▶ TEXT SEGMENT
▬▬▬

From: Ben Dooks <ben-linux@fluff.org>
To: Laurent Pinchart <laurent.pinchart@ideasonboard.com>
Cc: Hugh Dickins <hugh.dickins@tiscali.co.uk>,
Robin Holt <holt@sgi.com>,
linux-kernel@vger.kernel.org,
v4l2_linux <linux-media@vger.kernel.org>,
linux-arm-kernel@lists.arm.linux.org.uk
Subject: Re: How to efficiently handle DMA and cache on ARMv7 ? (was "Is get_user_pages() enough to prevent pages from being swapped out ?")
Date: Thu, 6 Aug 2009 12:46:19 +0100 [thread overview]
Message-ID: <20090806114619.GW2080@trinity.fluff.org> (raw)
In-Reply-To: <200908061208.22131.laurent.pinchart@ideasonboard.com>
On Thu, Aug 06, 2009 at 12:08:21PM +0200, Laurent Pinchart wrote:
> [Resent with an updated subject, this time CC'ing linux-arm-kernel]
>
> I've spent the last few days "playing" with get_user_pages() and mlock() and
> got some interesting results. It turned out that cache coherency comes into
> play at some point, making the overall problem more complex.

▬▬▬

▶ STORED DATA
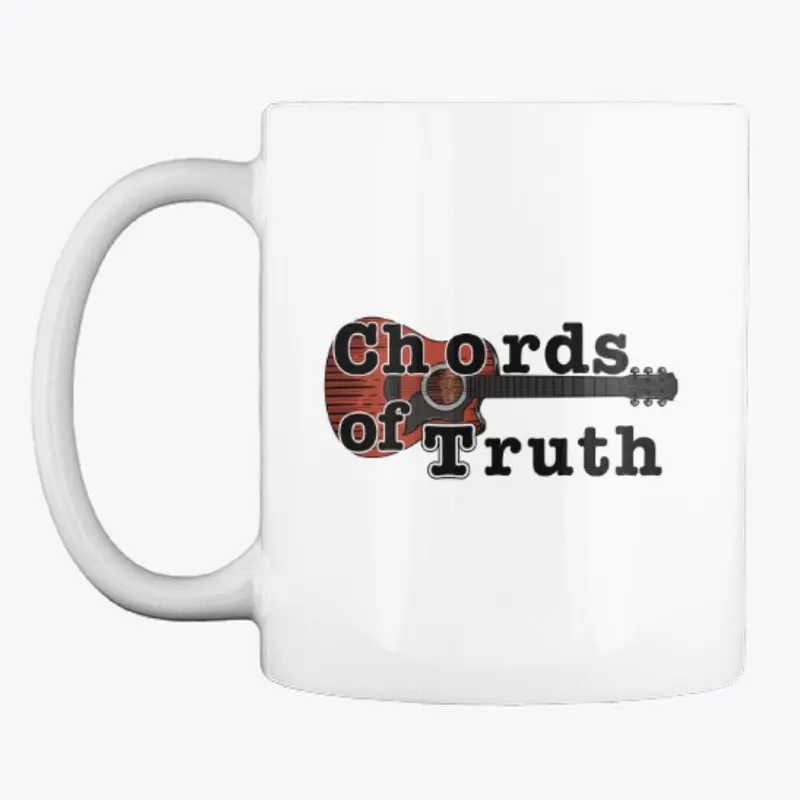 Chords of Truth Logo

▬▬▬

▶ WHAT YOU WILL DO
[1] How would you render this sentence from the mailing list message in Spanish: "It turned out that cache coherency comes into play at some point, making the overall problem more complex."?
[2] Can you write out the part of the mailing list message starting at "Date: Thu, 6" and ending at "problem more complex.", substituting "memory consistency" for "cache coherency"?
Answer from the mailing list message alone, not from the data.

▶ PROBLEM SOLUTIONS
[1] Resultó que la coherencia de caché entra en juego en algún momento, lo que hace que el problema general sea más complejo.

[2]
Date: Thu, 6 Aug 2009 12:46:19 +0100 [thread overview]
Message-ID: <20090806114619.GW2080@trinity.fluff.org> (raw)
In-Reply-To: <200908061208.22131.laurent.pinchart@ideasonboard.com>
On Thu, Aug 06, 2009 at 12:08:21PM +0200, Laurent Pinchart wrote:
> [Resent with an updated subject, this time CC'ing linux-arm-kernel]
>
> I've spent the last few days "playing" with get_user_pages() and mlock() and
> got some interesting results. It turned out that memory consistency comes into
> play at some point, making the overall problem more complex.